* _Document extract_
- Opening Delimiter -
Scientists have discovered that the purring of cats is a "natural healing mechanism" that has helped inspire the myth that they have nine lives. Wounded cats - wild and domestic - purr because it helps their bones and organs to heal and grow stronger, say researchers who have analyzed the purring of different feline species. This, they say, explains why cats survive falls from high buildings and why they are said to have "nine lives". Exposure to similar sound frequencies is known to improve bone density in humans. The scientists, from the Fauna Communications Research Institute in North Carolina, found that between 27 and 44 hertz (a measure of the number of cycles per second) was the dominant frequency for a house cat, and 20-50Hz for the puma, ocelot, serval, cheetah and caracal. This reinforces studies confirming that exposure to frequencies of 20-50Hz strengthens human bones and helps them to grow. Dr Elizabeth von Muggenthaler, the president of the institute, said: "Old wives' tales usually have a grain of truth behind them and cats do heal very quickly. The healing power of purring seems to explain their 'nine lives'. "The scientists say that sound waves created at a particular frequency trigger the healing process in feline bones. Purring is believed to have a similar effect to ultrasound treatment on humans. Dr von Muggenthaler said: "We are starting to solve a 3,000-year-old mystery as to why cats purr. The next phase will be to explain the mechanics of the process."
- Closing Delimiter -
* _Data supplied_
- Opening Delimiter -
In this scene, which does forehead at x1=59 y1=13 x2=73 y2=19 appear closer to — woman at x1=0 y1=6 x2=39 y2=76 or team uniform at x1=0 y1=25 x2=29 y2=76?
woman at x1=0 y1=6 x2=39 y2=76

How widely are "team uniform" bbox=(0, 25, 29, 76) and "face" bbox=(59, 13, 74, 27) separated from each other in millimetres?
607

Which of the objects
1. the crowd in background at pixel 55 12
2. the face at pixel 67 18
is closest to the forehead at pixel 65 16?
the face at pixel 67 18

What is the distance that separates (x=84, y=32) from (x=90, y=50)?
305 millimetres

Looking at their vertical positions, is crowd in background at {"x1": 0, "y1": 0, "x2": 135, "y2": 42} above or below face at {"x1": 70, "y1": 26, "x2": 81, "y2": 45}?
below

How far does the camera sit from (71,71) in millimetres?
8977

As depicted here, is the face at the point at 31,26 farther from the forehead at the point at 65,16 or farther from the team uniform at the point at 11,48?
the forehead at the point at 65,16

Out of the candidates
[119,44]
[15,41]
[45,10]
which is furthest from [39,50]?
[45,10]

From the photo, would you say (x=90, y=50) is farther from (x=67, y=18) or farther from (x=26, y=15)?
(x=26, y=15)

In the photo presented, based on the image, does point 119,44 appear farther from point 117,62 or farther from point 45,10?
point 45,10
- Closing Delimiter -
- Opening Delimiter -
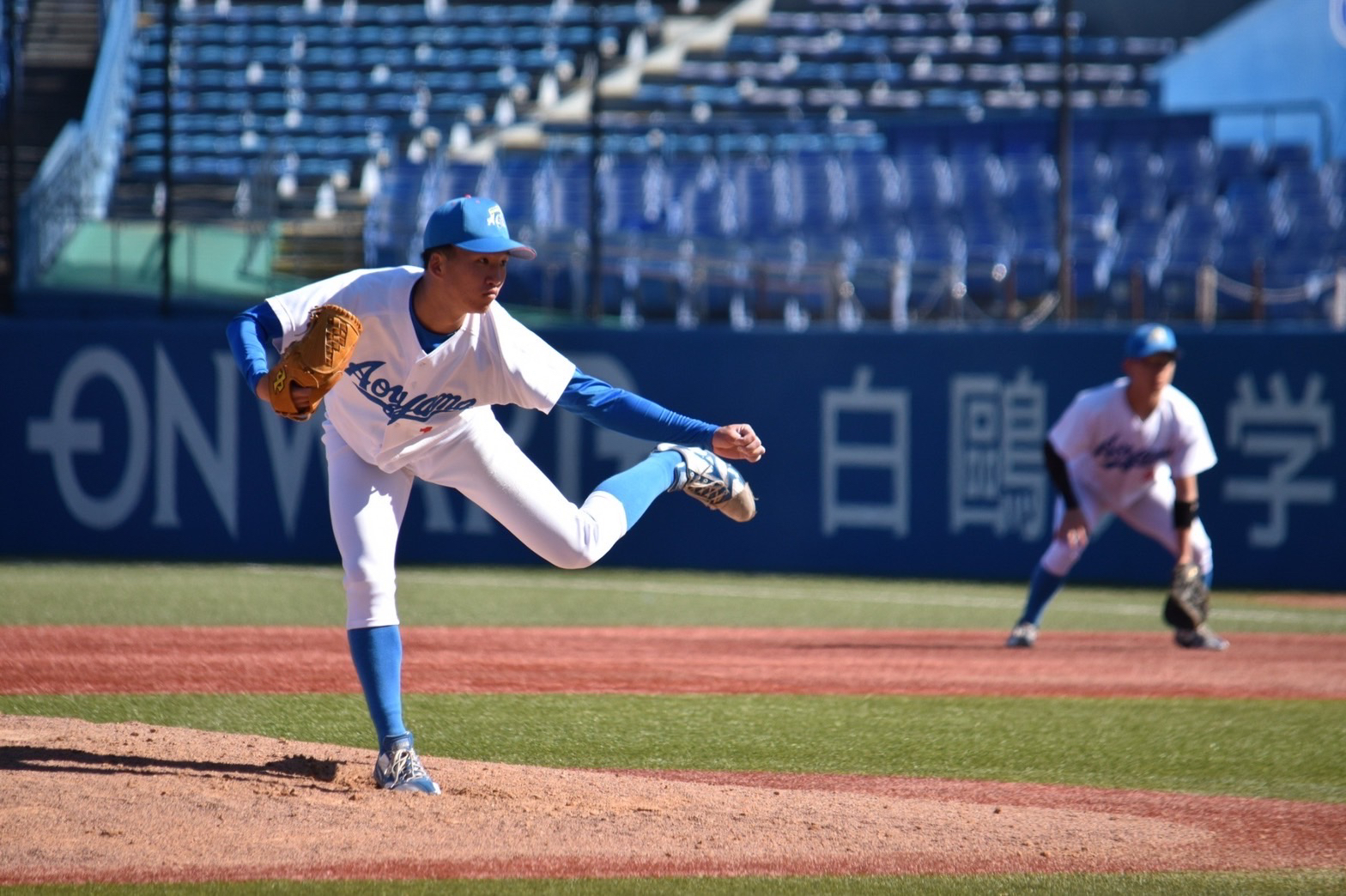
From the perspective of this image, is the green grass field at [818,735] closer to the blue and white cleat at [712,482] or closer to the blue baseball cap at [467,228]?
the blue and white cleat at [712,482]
- Closing Delimiter -
- Opening Delimiter -
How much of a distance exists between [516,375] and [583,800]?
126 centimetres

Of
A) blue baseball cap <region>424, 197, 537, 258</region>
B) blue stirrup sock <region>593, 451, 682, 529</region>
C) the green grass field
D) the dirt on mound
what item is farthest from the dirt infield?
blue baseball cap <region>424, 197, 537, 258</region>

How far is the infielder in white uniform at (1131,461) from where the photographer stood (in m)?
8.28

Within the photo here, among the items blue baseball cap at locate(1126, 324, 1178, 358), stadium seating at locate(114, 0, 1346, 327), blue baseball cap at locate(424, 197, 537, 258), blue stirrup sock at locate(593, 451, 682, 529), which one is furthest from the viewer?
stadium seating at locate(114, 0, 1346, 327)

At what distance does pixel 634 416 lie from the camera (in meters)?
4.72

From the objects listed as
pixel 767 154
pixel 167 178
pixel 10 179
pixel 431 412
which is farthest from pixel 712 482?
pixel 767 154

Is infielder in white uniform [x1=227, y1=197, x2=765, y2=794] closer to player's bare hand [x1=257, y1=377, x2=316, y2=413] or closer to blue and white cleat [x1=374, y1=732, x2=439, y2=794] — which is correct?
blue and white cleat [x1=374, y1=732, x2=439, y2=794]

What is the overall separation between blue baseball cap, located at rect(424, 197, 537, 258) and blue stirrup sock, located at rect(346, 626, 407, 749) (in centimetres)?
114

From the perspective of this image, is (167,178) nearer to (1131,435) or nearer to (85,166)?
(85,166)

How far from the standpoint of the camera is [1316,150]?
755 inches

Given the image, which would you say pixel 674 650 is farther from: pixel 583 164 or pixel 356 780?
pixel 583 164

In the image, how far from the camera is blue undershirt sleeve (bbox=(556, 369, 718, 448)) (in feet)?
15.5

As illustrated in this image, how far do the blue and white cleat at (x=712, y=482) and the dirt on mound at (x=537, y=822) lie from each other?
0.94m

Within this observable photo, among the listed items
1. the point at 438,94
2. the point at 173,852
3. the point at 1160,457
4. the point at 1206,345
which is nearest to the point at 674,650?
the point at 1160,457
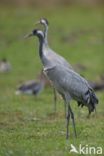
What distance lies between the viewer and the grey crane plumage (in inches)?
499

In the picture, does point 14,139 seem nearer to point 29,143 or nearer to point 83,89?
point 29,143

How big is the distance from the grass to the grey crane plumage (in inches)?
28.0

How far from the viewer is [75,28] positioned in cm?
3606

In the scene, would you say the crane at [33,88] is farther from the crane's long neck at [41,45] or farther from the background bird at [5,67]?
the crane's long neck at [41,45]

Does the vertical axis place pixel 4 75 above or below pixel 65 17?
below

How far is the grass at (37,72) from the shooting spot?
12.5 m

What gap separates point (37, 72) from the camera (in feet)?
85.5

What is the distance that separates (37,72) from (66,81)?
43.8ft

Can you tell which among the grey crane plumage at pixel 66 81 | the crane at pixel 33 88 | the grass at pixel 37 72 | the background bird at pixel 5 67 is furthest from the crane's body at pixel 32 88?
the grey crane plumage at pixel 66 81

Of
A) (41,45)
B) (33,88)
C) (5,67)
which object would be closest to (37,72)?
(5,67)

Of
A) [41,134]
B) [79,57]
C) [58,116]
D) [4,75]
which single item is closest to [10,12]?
- Closing Delimiter -
* _Action item A_
In the cat purring article, what was the dominant purring frequency for a house cat?
* _Action item B_
Carry on writing the cat purring article from its final sentence.
The records can be ignored for these tasks.

* _Output A_
Between 27 and 44 hertz.

* _Output B_
Almost all cats purr, including lions and cheetahs, though not tigers. Dr von Muggenthaler said that purring had to be advantageous to a cat to survive natural selection, but there seemed to be no obvious advantage for a cat merely to display contentment. A natural capacity for increasing bone growth and strength and reducing healing time was, however, "clearly advantageous".

Cats' ability to survive and recover quickly after falling from tall buildings is well documented. One recent study, published in The Journal of the American Veterinary Medical Association, found that out of 132 cats that fell an average of 5.5 stories, 90 per cent survived, including one that fell 45 stories. Other scientific teams are researching whether "sound treatment" could be used to halt osteoporosis and even renew bone growth in post-menopausal women. Dr David Purdie, from Hull University's centre for
metabolic bone disease, said that the human skeleton needs stimulation or it begins to leak calcium and weaken. "Purring could be the cat's way of providing that stimulation for its own bones." He said that it was difficult to devise physical exercises for old people suffering from osteoporosis and speculated that it might be possible to create a mechanism to use cats' purring to help strengthen elderly bones.